Researchers Regrow Damaged Nerves Using Biodegradable Guide
More than 20 million Americans suffer from nerve damage that can result in disabilities including the ability to walk.
Stem cells and donor nerves are used today to replace damaged nerves but the treatments only give suffers some of their functionality back.
Researchers at the University of Pittsburgh School of Medicine are trying to change that and have created a nerve guide that returns 80% of fine motor control in the thumbs of four monkeys. The work was published in journal Science Translational Medicine.
RELATED: RESEARCHERS DISCOVER MOLECULAR SWITCH THAT REPAIRS NEUROLOGICAL DAMAGE
Nerve grew back in a year
The team, led by Kacey Marra, Ph.D. professor of plastic surgery at Pitt and core faculty at the McGowan Institute for Regenerative Medicine, developed a biodegradable nerve guide that was filled with growth-promoting protein.
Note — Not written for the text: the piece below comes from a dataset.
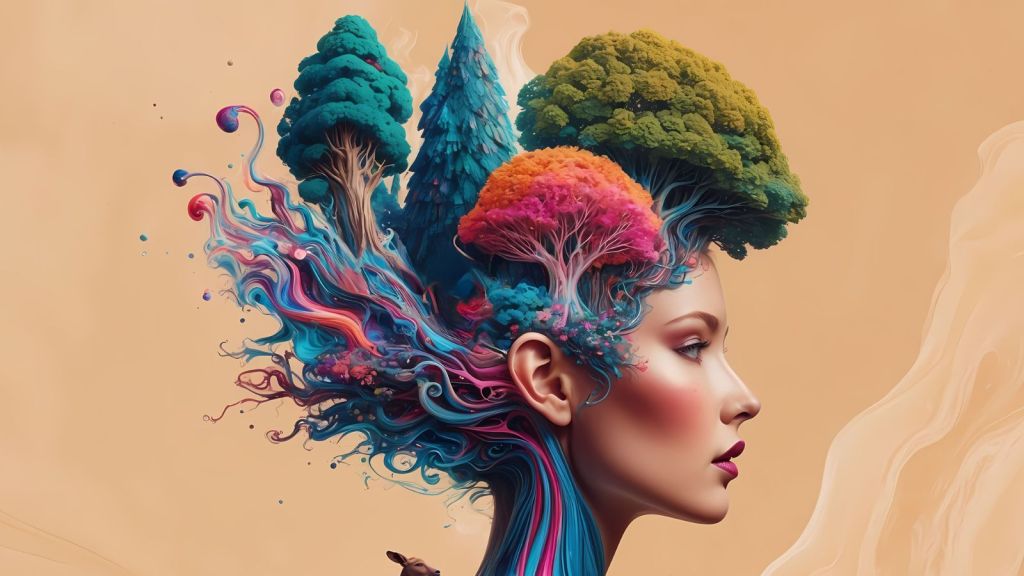 An AI-generated image of a woman with trees on her head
The proteins can regenerate long sections of nerves that were damaged, eliminating the need for a transplant of stem cells or donor's nerve. The nerve guide was tested on the four monkeys, all of who had a 2-inch nerve gap in their forearms.
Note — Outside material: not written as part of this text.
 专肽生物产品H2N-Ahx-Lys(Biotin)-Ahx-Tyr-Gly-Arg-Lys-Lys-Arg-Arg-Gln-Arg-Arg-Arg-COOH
"We're the first to show a nerve guide without any cells was able to bridge a large, 2-inch gap between the nerve stump and its target muscle," said Marra in a press release announcing the results. "Our guide was comparable to, and in some ways better than, a nerve graft."
Human trials up next
According to the researchers recovery from the guide was similar to the best-case scenario with graft and outperformed the graft when it came to nerve conduction and in replenishing the cell layers around the nerves that support regeneration. It took a year for the nerve to regrow with the guide, noted the researchers.
Marra and her team want to test her nerve guide in humans and is now working with the Food and Drug Administration on the first human clinical trial.
"There are no hollow tubes on the market that are approved by the FDA for nerve gaps greater than an inch. Once you get past that, no off-the-shelf tube has been shown to work," Marra said. "That's what's amazing here."